Requirement:
Would you repeat the stretch of lines from the very first line through the line containing "357L544 380L566 387V307H550L534", both ends included, and give only those?

Outline labeling records:
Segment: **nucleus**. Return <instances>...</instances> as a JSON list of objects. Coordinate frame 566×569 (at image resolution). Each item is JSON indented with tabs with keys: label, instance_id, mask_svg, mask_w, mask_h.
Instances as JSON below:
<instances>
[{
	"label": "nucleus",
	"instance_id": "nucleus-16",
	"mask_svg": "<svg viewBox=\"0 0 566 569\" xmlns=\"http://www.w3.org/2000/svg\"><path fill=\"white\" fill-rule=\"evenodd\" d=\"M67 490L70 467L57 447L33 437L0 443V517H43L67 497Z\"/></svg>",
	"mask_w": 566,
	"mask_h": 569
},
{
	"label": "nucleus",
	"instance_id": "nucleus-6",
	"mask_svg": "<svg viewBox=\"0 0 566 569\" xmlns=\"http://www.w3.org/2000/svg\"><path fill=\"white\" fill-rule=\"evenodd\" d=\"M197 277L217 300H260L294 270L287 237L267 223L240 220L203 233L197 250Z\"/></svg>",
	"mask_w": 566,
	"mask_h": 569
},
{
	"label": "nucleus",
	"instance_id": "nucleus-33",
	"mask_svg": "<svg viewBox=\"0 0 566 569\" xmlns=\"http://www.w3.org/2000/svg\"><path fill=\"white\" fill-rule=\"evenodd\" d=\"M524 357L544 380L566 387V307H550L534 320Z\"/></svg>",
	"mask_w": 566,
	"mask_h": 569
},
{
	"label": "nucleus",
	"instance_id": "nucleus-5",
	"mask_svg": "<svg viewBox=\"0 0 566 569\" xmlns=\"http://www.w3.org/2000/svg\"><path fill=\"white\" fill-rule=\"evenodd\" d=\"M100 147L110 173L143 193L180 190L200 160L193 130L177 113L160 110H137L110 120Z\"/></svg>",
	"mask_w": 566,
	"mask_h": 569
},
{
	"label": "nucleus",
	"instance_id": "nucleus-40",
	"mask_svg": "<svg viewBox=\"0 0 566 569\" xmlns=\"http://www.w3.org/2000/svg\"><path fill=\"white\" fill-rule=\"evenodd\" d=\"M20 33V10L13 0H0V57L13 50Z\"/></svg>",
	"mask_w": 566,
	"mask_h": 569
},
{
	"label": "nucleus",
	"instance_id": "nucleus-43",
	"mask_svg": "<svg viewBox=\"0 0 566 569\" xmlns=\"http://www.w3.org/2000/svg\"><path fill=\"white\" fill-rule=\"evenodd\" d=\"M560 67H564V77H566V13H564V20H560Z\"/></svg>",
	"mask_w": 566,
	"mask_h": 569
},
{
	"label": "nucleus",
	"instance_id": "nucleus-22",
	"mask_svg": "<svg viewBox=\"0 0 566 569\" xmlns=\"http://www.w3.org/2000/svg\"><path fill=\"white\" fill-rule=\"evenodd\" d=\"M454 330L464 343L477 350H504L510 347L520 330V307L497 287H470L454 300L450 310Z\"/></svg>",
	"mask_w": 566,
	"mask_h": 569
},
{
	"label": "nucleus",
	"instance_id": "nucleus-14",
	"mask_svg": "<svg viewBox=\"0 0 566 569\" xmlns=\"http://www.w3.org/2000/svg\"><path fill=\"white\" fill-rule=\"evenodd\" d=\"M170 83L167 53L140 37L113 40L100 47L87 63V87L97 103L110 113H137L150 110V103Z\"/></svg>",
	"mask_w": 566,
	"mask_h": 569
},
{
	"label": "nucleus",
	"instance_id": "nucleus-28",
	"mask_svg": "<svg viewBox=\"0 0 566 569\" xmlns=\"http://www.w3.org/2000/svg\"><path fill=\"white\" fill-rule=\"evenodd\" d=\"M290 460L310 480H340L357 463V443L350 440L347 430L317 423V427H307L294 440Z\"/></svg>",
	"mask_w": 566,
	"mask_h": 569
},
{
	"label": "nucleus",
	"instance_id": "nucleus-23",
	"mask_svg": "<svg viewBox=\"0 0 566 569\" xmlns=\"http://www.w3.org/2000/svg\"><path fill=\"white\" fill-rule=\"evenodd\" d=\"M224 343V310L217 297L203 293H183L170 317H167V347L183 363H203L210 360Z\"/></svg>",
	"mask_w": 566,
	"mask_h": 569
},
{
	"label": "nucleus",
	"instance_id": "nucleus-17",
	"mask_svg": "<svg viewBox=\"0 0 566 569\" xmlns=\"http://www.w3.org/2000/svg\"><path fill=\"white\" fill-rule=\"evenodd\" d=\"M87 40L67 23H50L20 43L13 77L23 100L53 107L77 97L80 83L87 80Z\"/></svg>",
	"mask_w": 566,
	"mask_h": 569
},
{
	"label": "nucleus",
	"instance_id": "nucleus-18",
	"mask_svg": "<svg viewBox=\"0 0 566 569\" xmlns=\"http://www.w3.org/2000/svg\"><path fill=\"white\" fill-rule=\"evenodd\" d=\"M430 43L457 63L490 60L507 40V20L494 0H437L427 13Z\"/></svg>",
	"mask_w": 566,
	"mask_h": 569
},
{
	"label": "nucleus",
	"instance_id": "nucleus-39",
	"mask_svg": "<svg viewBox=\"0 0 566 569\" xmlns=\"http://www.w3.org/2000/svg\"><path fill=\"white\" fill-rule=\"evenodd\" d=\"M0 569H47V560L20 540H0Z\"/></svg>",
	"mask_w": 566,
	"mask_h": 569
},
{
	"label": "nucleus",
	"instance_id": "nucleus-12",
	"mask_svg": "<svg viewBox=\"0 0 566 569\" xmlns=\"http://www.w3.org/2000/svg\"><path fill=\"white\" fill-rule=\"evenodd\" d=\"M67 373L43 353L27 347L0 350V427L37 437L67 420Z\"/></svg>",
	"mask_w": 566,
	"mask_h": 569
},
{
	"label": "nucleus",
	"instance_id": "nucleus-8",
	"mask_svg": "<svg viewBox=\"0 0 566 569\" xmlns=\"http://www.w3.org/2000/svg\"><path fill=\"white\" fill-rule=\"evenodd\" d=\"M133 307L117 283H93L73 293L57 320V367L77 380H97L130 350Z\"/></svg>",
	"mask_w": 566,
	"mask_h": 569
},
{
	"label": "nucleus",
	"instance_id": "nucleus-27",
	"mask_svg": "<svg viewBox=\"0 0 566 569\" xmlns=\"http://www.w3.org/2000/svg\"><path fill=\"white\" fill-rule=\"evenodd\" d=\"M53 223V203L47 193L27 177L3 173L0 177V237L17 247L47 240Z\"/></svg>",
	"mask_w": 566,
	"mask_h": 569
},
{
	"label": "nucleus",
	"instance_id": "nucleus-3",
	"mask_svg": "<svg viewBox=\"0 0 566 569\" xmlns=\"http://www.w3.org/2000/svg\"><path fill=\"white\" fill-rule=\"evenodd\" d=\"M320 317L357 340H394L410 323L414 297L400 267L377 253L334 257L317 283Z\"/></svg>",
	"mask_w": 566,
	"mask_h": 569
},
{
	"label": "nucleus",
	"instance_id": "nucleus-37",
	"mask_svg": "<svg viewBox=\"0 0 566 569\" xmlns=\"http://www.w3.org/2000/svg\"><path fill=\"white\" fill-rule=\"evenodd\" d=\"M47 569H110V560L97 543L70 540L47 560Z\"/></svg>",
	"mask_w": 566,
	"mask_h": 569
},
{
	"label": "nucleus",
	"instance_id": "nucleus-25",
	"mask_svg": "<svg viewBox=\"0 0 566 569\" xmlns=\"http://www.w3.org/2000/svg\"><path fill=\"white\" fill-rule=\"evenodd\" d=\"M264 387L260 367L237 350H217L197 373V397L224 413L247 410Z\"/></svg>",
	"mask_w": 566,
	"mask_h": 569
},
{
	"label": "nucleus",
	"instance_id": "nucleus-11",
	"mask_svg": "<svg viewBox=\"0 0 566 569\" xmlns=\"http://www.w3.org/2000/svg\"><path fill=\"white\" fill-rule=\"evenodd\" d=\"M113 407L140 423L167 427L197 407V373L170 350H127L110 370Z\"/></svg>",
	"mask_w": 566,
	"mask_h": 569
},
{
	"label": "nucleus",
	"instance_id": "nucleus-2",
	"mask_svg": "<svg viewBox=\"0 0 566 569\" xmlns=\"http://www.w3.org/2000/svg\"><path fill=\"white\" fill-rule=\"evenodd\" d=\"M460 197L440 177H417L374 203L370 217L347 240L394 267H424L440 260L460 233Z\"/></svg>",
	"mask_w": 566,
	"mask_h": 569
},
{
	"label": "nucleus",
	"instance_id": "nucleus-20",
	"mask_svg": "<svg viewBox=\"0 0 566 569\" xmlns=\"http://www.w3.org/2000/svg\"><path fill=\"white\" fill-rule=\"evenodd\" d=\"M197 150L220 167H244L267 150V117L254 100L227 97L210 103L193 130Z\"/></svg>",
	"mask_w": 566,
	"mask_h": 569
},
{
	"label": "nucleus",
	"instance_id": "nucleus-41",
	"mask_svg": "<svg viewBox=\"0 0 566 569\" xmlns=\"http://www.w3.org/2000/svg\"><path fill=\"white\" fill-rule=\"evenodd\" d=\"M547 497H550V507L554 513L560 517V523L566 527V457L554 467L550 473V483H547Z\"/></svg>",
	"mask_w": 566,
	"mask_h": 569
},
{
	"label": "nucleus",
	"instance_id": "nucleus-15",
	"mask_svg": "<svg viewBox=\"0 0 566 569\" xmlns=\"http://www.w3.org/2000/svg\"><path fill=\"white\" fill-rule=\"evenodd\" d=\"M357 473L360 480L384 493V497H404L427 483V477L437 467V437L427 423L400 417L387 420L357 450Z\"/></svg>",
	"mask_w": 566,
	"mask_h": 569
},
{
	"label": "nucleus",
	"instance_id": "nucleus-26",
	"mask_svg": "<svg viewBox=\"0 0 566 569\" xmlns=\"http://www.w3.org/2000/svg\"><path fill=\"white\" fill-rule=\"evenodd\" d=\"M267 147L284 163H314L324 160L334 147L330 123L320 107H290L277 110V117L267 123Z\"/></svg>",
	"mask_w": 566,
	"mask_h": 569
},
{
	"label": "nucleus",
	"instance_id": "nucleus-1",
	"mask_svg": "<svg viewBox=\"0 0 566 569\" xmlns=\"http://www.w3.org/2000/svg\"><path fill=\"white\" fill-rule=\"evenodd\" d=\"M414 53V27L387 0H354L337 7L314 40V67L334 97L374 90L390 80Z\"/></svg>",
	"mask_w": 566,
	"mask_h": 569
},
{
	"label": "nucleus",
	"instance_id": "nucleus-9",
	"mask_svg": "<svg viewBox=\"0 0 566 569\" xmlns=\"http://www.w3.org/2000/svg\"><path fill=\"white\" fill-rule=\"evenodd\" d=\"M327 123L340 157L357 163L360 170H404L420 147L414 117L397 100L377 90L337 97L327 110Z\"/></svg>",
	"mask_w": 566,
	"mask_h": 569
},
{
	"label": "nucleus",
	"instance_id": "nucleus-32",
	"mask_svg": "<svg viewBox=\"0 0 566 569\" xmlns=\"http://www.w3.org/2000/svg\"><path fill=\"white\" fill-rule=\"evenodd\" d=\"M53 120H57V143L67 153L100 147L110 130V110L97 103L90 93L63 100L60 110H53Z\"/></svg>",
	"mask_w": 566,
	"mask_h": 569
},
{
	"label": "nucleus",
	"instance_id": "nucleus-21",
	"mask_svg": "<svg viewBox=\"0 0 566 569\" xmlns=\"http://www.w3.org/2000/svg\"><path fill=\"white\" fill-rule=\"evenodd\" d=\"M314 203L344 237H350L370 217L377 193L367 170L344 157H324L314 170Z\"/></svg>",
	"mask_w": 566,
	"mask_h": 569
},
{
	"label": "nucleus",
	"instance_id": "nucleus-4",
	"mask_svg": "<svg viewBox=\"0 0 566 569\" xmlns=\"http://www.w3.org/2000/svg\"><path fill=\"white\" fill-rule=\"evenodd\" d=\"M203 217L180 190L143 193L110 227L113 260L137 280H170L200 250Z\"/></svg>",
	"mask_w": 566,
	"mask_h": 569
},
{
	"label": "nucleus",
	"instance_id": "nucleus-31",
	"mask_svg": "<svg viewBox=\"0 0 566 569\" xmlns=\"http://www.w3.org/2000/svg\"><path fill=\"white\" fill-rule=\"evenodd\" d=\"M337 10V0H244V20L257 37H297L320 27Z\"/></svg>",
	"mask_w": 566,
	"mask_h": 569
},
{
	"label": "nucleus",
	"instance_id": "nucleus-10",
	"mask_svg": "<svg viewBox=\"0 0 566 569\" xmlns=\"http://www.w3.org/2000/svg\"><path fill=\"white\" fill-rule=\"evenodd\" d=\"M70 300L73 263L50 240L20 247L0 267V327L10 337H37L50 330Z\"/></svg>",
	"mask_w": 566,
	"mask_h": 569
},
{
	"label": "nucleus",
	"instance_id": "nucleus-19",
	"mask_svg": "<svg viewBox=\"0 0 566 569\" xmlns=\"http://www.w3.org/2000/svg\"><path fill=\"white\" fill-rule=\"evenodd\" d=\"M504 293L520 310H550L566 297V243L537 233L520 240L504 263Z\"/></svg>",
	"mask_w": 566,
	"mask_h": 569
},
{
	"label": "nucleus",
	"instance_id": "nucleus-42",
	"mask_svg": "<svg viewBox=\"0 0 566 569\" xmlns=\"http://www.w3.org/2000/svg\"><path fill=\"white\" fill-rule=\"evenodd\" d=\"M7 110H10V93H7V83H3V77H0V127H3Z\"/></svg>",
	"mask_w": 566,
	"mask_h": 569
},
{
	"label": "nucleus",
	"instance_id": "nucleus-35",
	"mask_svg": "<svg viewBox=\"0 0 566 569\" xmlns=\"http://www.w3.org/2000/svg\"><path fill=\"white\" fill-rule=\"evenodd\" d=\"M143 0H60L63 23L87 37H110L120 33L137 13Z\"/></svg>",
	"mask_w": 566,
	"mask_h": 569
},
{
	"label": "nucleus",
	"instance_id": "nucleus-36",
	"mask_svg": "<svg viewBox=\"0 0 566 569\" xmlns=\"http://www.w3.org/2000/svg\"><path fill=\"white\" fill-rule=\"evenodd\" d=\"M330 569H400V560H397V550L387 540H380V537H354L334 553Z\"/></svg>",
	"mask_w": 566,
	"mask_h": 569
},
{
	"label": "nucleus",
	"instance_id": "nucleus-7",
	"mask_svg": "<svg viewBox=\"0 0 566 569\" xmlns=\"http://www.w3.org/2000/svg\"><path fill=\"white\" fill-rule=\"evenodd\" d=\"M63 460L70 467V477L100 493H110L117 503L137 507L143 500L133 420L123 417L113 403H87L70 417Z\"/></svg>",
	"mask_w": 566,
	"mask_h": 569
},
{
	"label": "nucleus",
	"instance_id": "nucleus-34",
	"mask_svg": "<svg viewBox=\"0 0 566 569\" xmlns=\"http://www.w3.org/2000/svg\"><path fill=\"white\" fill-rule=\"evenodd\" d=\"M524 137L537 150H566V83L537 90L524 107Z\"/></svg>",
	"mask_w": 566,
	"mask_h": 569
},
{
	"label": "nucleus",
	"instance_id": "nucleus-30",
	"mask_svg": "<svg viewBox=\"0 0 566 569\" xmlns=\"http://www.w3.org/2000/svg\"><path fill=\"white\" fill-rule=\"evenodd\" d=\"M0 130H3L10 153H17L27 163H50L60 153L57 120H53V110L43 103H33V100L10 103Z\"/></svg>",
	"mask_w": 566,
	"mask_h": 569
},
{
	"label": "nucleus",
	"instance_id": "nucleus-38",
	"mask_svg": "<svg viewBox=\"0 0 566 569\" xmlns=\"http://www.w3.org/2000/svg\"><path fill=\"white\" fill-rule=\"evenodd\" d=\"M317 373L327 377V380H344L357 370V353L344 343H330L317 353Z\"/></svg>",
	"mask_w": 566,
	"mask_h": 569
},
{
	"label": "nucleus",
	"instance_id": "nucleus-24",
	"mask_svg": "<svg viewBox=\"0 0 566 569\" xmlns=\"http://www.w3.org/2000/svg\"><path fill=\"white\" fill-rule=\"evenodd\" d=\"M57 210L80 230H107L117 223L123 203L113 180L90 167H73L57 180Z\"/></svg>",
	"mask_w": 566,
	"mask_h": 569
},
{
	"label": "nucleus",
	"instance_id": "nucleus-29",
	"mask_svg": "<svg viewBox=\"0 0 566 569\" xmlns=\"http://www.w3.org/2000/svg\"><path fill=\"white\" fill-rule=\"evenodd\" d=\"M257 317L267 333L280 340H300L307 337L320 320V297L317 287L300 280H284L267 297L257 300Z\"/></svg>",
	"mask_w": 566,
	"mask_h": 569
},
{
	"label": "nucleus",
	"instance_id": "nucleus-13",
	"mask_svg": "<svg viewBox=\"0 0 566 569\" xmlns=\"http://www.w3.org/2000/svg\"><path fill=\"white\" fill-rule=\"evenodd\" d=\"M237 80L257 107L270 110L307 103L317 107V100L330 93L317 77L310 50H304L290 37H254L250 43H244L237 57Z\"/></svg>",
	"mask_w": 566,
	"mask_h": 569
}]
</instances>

Task solution:
Segment: **nucleus**. Return <instances>...</instances> as a JSON list of objects. Coordinate frame 566×569 (at image resolution). Each item is JSON indented with tabs with keys: label, instance_id, mask_svg, mask_w, mask_h.
Instances as JSON below:
<instances>
[{
	"label": "nucleus",
	"instance_id": "nucleus-16",
	"mask_svg": "<svg viewBox=\"0 0 566 569\" xmlns=\"http://www.w3.org/2000/svg\"><path fill=\"white\" fill-rule=\"evenodd\" d=\"M67 490L70 467L57 447L33 437L0 443V517H43L67 497Z\"/></svg>",
	"mask_w": 566,
	"mask_h": 569
},
{
	"label": "nucleus",
	"instance_id": "nucleus-6",
	"mask_svg": "<svg viewBox=\"0 0 566 569\" xmlns=\"http://www.w3.org/2000/svg\"><path fill=\"white\" fill-rule=\"evenodd\" d=\"M197 277L217 300H260L294 270L287 237L267 223L240 220L203 233L197 250Z\"/></svg>",
	"mask_w": 566,
	"mask_h": 569
},
{
	"label": "nucleus",
	"instance_id": "nucleus-33",
	"mask_svg": "<svg viewBox=\"0 0 566 569\" xmlns=\"http://www.w3.org/2000/svg\"><path fill=\"white\" fill-rule=\"evenodd\" d=\"M524 357L544 380L566 387V307H550L534 320Z\"/></svg>",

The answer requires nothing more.